One goes through an underwater treasure trove of emotions on turning 30. This blog has been testament to that fact, but what they don't tell one (haha -- I am the butler from Remains of the Day) is that 31 follows and, no kidding around, that's for real old. There's no treasure trove of emotions to go through at 31. It's the real deal, and it doesn't even merit a blog post, but you know me, raging against the dying of the light and all that.
Next month I turn 31, and now I know for an incontrovertible fact, that I will never play professional sports and have the chance to inject anabolic steroids into my buttocks. I will never start a band, so if I mainline Jack Daniels, it's just a sad cry for help.
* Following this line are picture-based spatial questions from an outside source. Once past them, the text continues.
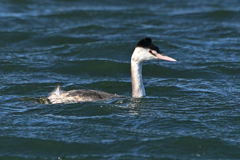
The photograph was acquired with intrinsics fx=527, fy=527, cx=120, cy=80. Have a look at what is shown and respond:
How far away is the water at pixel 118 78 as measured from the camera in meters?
8.64

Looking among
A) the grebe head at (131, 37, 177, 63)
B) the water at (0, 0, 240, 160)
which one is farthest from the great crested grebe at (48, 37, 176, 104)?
the water at (0, 0, 240, 160)

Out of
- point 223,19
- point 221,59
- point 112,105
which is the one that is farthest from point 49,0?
point 112,105

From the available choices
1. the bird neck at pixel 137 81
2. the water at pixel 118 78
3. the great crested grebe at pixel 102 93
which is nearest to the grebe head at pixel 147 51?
the great crested grebe at pixel 102 93

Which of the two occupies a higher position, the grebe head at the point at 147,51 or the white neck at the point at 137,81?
the grebe head at the point at 147,51

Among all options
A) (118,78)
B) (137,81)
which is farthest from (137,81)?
(118,78)

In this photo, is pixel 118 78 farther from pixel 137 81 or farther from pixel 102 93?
pixel 102 93

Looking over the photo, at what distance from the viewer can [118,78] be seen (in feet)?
43.4

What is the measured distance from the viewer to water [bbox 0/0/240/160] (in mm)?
8641

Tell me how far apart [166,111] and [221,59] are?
5.17 metres

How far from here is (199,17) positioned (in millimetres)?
19938

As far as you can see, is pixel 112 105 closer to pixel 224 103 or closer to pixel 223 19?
pixel 224 103

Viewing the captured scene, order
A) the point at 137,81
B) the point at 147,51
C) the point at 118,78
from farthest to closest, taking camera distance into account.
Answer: the point at 118,78
the point at 137,81
the point at 147,51

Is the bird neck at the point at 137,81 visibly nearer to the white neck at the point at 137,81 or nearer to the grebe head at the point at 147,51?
the white neck at the point at 137,81

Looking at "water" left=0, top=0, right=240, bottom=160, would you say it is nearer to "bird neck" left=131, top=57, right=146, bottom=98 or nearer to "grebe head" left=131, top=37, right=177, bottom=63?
"bird neck" left=131, top=57, right=146, bottom=98
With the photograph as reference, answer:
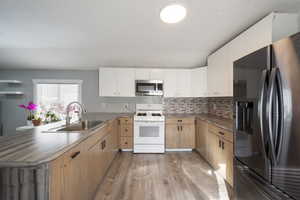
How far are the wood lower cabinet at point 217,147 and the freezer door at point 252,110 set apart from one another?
0.59 m

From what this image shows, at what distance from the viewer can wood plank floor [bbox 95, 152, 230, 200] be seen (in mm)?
1848

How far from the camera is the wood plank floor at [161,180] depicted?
6.06ft

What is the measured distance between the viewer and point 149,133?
331cm

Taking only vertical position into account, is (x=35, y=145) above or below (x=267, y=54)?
below

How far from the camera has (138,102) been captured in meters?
3.96

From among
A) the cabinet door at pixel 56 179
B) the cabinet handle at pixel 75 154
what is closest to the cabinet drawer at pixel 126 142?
the cabinet handle at pixel 75 154

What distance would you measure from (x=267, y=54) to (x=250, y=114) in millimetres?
511

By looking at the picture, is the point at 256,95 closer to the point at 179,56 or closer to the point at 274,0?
the point at 274,0

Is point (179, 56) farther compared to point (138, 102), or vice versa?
point (138, 102)

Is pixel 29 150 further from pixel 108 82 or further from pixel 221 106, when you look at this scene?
pixel 221 106

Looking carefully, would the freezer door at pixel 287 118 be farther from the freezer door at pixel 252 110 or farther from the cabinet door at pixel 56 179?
the cabinet door at pixel 56 179

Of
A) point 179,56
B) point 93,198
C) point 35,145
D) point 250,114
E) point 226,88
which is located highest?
point 179,56

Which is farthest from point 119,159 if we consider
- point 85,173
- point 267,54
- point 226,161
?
point 267,54

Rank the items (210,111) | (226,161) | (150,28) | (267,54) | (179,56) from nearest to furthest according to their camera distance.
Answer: (267,54) < (226,161) < (150,28) < (179,56) < (210,111)
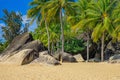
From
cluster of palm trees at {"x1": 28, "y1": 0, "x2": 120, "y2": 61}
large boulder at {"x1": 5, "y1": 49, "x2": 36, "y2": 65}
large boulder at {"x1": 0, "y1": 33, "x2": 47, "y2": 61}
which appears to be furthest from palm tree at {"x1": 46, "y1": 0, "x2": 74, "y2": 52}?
large boulder at {"x1": 5, "y1": 49, "x2": 36, "y2": 65}

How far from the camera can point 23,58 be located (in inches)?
1006

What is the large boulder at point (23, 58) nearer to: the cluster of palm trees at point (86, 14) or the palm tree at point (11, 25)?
the cluster of palm trees at point (86, 14)

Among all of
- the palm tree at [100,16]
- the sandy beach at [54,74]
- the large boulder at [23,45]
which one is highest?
the palm tree at [100,16]

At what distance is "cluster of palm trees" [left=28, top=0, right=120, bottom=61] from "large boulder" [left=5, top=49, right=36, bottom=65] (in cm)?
1651

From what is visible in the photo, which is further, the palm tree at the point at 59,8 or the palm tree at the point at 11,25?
the palm tree at the point at 11,25

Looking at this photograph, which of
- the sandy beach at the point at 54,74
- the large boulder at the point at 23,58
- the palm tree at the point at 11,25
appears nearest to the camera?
the sandy beach at the point at 54,74

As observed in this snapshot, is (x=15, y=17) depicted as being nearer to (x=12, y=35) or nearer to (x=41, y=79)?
(x=12, y=35)

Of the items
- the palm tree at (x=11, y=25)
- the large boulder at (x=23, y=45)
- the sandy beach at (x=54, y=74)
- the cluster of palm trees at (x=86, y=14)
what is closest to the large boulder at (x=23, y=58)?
the sandy beach at (x=54, y=74)

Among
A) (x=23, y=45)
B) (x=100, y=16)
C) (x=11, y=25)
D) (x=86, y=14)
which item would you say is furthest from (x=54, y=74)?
(x=11, y=25)

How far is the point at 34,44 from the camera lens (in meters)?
41.3

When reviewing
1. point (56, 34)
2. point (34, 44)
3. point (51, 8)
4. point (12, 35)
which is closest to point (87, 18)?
point (51, 8)

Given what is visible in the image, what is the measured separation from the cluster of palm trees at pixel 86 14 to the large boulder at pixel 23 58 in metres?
16.5

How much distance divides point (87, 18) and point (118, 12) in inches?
240

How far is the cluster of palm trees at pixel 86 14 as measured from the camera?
42037mm
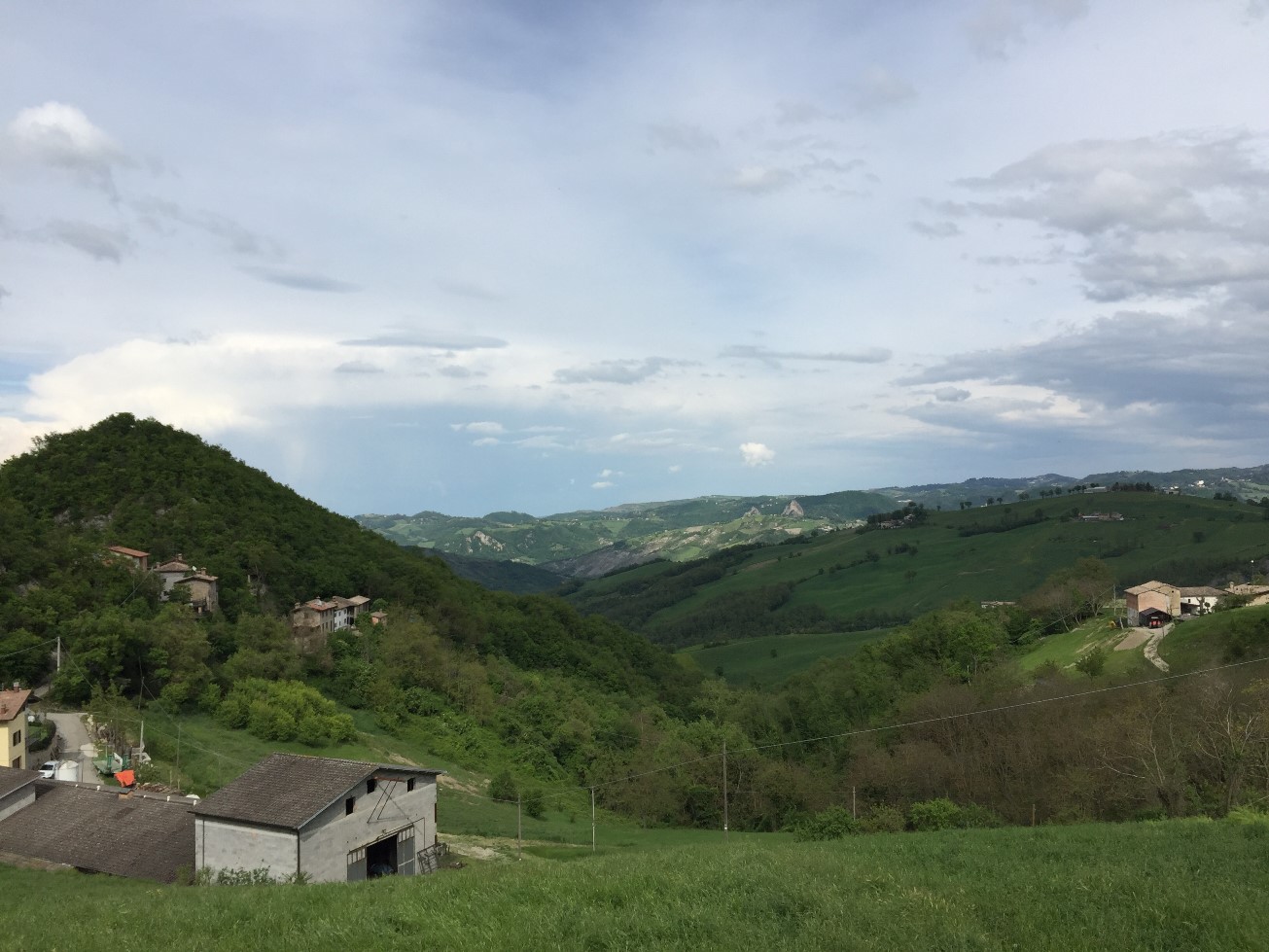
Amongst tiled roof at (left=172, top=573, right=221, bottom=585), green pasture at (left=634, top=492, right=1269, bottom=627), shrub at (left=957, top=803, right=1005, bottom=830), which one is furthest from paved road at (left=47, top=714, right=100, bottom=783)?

And I have no business weighing in on the looks/existences of teenage starlets (hahaha -- just kidding; Miley Cyrus looks like a supremely caffeintated troll and has all the talent of a Speak & Spell; whereas Evan Rachel Wood is smoking hot and hates her parents like they were axe murderers). Anyway, 31, which I turn in a few weeks, not 30, is where the existential crisis ends. I am growing old, and I know it, but it's okay.
Still, this past weekend, as I took a walk around Oakland with blog reader Thumbu Sammy, my physical decreptitude was brought to my attention in a way that was, well, not so okay. We passed by a kid at at the bus stop, some sullen teenager, who asked me for 50 cents. I said, "Sorry, man," and as I walked away felt a torrent of rage: "You ain't got 50 cents?! You ain't got 50 cents, Rasheed Wallace bald-spot-having motherfucker?!"
I got clowned. I got clowned for being old and for suffering one consequence of age, but what's worse is that 'Sheed, picture of virility and all things manly, got clowned too. We got clowned by some kid who didn't even have bus fare.